[START Provided information]

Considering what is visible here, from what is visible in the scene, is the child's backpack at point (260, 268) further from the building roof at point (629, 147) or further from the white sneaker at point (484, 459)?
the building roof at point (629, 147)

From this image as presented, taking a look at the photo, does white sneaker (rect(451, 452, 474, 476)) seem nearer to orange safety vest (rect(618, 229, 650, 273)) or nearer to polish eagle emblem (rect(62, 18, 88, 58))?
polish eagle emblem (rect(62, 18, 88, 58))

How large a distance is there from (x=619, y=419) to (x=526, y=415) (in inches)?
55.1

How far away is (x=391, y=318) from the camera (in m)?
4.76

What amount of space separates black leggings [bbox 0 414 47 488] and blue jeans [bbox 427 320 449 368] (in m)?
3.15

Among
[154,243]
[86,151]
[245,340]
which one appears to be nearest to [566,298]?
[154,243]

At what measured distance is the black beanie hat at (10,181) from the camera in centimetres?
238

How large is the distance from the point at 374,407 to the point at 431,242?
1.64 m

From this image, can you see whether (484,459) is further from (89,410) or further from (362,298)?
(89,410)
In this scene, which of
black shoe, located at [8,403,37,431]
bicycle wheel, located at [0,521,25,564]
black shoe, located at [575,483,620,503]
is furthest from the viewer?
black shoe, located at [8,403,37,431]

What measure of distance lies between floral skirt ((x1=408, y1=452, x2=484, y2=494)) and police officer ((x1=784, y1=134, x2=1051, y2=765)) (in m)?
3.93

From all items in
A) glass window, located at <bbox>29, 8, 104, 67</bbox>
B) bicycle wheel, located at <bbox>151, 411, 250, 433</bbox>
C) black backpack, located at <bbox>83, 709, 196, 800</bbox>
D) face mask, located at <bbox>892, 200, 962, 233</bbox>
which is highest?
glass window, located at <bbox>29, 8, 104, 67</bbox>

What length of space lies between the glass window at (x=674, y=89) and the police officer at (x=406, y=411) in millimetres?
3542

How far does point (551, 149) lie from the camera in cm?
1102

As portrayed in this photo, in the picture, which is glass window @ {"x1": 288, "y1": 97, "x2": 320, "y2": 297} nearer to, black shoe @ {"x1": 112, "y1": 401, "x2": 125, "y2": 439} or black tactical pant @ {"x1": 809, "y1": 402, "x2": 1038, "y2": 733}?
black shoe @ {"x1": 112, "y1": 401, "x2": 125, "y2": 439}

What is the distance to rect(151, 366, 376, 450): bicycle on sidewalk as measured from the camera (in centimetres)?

[END Provided information]

=== Exercise ===
Write out the entries word for word, starting at the line containing "How far does" and continuing through the end of the entries.

=== Exercise solution ===
How far does point (551, 149) lie from the camera in cm?
1102

As portrayed in this photo, in the picture, which is glass window @ {"x1": 288, "y1": 97, "x2": 320, "y2": 297} nearer to, black shoe @ {"x1": 112, "y1": 401, "x2": 125, "y2": 439} or black tactical pant @ {"x1": 809, "y1": 402, "x2": 1038, "y2": 733}?
black shoe @ {"x1": 112, "y1": 401, "x2": 125, "y2": 439}

What is the distance to rect(151, 366, 376, 450): bicycle on sidewalk as measured from the camera (in centimetres)?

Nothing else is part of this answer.